• **Written exercise**: Extract the full listing verbatim and drop any pictures from your copy.

Extracted data entries:
======

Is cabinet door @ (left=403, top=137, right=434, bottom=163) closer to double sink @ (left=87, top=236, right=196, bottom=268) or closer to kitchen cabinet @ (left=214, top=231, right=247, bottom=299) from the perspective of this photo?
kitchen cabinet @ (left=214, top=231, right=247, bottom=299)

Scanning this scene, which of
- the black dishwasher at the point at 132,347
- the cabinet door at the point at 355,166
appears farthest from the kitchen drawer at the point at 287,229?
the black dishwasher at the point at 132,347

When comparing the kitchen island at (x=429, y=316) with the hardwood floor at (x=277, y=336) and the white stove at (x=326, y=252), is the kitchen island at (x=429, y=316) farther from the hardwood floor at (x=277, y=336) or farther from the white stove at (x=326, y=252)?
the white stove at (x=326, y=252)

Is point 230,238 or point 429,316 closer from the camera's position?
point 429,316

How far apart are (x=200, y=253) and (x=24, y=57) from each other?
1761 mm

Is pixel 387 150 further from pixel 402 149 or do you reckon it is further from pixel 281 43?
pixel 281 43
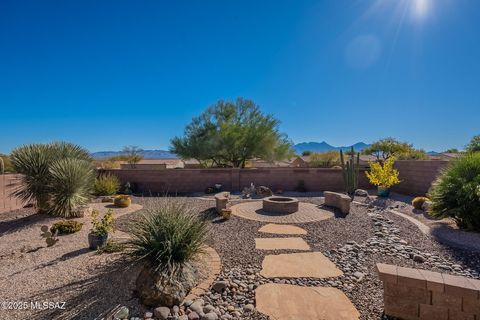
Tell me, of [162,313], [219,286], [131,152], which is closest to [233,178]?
[219,286]

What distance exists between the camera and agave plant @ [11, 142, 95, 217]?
7.04m

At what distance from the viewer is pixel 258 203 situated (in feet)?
Result: 30.7

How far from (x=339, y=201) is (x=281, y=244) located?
3867 mm

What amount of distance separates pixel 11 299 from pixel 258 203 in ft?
23.5

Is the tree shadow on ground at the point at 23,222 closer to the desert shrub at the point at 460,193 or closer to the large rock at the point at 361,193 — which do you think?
the desert shrub at the point at 460,193

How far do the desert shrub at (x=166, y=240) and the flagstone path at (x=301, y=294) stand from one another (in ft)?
3.64

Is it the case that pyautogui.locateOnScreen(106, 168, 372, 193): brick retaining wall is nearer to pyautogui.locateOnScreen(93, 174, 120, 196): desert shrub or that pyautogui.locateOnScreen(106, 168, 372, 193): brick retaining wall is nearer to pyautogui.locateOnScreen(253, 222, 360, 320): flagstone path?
pyautogui.locateOnScreen(93, 174, 120, 196): desert shrub

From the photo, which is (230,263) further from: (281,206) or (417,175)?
(417,175)

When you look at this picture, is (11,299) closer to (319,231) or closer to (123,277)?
(123,277)

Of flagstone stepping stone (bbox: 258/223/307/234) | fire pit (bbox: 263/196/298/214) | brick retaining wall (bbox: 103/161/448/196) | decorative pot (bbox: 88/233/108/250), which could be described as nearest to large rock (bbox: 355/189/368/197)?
brick retaining wall (bbox: 103/161/448/196)

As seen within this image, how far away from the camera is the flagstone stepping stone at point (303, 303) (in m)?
2.88

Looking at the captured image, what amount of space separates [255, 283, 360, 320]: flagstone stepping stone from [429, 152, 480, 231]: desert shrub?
471 cm

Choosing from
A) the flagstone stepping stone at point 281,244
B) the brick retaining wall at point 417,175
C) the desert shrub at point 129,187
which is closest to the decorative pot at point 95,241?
the flagstone stepping stone at point 281,244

======

• **Expected answer**:
Is cabinet door @ (left=403, top=137, right=434, bottom=163) closer to double sink @ (left=87, top=236, right=196, bottom=268) or closer to kitchen cabinet @ (left=214, top=231, right=247, bottom=299) from the perspective of this photo?
kitchen cabinet @ (left=214, top=231, right=247, bottom=299)

Scanning this scene, which of
- the black dishwasher at the point at 132,347
- the cabinet door at the point at 355,166
appears farthest from the kitchen drawer at the point at 287,229?
the black dishwasher at the point at 132,347

When comparing the kitchen island at (x=429, y=316) with the hardwood floor at (x=277, y=336) and the white stove at (x=326, y=252), is the kitchen island at (x=429, y=316) farther from the hardwood floor at (x=277, y=336) or farther from the white stove at (x=326, y=252)?
the white stove at (x=326, y=252)

Is point 230,238 or point 429,316 closer from the camera's position?
point 429,316

How far apart are (x=200, y=253) and (x=24, y=57) from each other?
1761 mm

Is pixel 387 150 further from pixel 402 149 or do you reckon it is further from pixel 281 43?
pixel 281 43
Tell me, of [162,313], [219,286], [131,152], which is closest to [233,178]?
[219,286]

What distance exists between the camera and agave plant @ [11, 142, 95, 217]?
7.04m

At what distance from the viewer is pixel 258 203 situated (in feet)?
Result: 30.7

How far from (x=339, y=201) is (x=281, y=244) located?
3867 mm

What amount of distance separates pixel 11 299 from pixel 258 203 in ft?
23.5

Is the tree shadow on ground at the point at 23,222 closer to the desert shrub at the point at 460,193 or closer to the large rock at the point at 361,193 — which do you think?
the desert shrub at the point at 460,193

How far do the desert shrub at (x=166, y=240) and the flagstone path at (x=301, y=294) stand from one another (in ft)?
3.64

Is it the case that pyautogui.locateOnScreen(106, 168, 372, 193): brick retaining wall is nearer to pyautogui.locateOnScreen(93, 174, 120, 196): desert shrub or that pyautogui.locateOnScreen(106, 168, 372, 193): brick retaining wall is nearer to pyautogui.locateOnScreen(253, 222, 360, 320): flagstone path?
pyautogui.locateOnScreen(93, 174, 120, 196): desert shrub

From the photo, which is (230,263) further from: (281,206) or (417,175)?
(417,175)

When you look at this picture, is (11,299) closer to (319,231) or closer to (123,277)?
(123,277)

Of flagstone stepping stone (bbox: 258/223/307/234) | fire pit (bbox: 263/196/298/214) | brick retaining wall (bbox: 103/161/448/196) | decorative pot (bbox: 88/233/108/250), which could be described as nearest to large rock (bbox: 355/189/368/197)?
brick retaining wall (bbox: 103/161/448/196)

As seen within this image, how far away from the camera is the flagstone stepping stone at point (303, 303) (in m)?
2.88

Looking at the captured image, what amount of space separates [255, 283, 360, 320]: flagstone stepping stone from [429, 152, 480, 231]: desert shrub?
471 cm

Choosing from
A) the flagstone stepping stone at point 281,244
B) the brick retaining wall at point 417,175
C) the desert shrub at point 129,187
which is closest to the decorative pot at point 95,241?
the flagstone stepping stone at point 281,244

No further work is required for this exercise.